The party currently has around 10,000 registered members and needs at least 3 percent of the popular vote—over 1 million votes in a country of 51 million—to be able to seat candidates in parliament. It’s not clear how much support the party can gather through a campaign that runs primarily on social media.
And 3 percent of the popular vote may be a higher barrier than it seems. “Bi-party politics is still very much alive in South Korea,” said Jang Seok-jun, a researcher at the Global Political Economy Institute. “The political formula still stands, where people vote for the Democratic Party to go against the [conservative] party,” and vice versa.
The Women’s Party may have a vocal gathering on social media platforms like Twitter, but nationally, in much of the mainstream media, the spotlight is on the president and his ruling party, the Democrats.

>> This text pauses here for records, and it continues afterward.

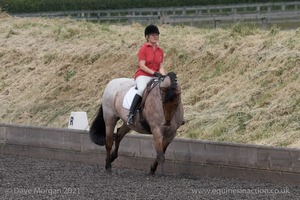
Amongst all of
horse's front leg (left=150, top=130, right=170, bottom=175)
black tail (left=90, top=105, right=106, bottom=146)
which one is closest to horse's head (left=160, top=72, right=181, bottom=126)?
horse's front leg (left=150, top=130, right=170, bottom=175)

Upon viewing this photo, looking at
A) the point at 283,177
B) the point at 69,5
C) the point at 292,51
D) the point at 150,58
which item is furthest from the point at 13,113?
the point at 69,5

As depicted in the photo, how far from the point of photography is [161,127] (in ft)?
50.9

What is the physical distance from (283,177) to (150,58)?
122 inches

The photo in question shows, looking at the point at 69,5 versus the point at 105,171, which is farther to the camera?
the point at 69,5

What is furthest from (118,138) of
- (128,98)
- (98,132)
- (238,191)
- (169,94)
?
(238,191)

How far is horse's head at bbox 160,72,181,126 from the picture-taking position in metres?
15.2

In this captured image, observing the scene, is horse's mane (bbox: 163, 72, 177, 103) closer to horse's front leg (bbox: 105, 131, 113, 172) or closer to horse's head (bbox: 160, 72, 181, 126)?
horse's head (bbox: 160, 72, 181, 126)

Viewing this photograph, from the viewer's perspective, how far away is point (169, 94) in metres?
15.3

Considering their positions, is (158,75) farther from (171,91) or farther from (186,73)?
(186,73)

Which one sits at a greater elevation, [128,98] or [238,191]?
[128,98]

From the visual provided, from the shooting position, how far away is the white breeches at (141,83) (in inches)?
634

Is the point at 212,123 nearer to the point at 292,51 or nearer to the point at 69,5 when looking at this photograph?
the point at 292,51

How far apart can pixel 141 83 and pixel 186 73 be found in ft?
24.5

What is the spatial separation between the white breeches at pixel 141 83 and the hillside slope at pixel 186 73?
2227 mm
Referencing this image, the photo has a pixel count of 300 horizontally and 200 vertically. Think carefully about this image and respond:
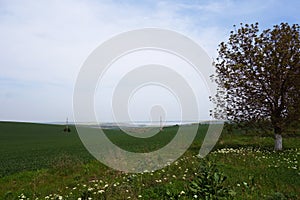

Moon’s party has faced corruption scandals, as well as a sluggish economy and stagnant relations with North Korea. In a strange twist, Korea’s coronavirus epidemic might be Moon’s saving grace: his approval rating recently rose to 55 percent, the highest in over a year. Supporters cite his response to the virus as the most important factor in their approval
Despite an uphill climb to parliamentary representation, the very existence of the Women’s Party signals the start of something new in South Korean politics. And that makes the heart flutter, even if just a little.
Haeryun Kang is a freelance journalist and creative director at media incubator videocusIN.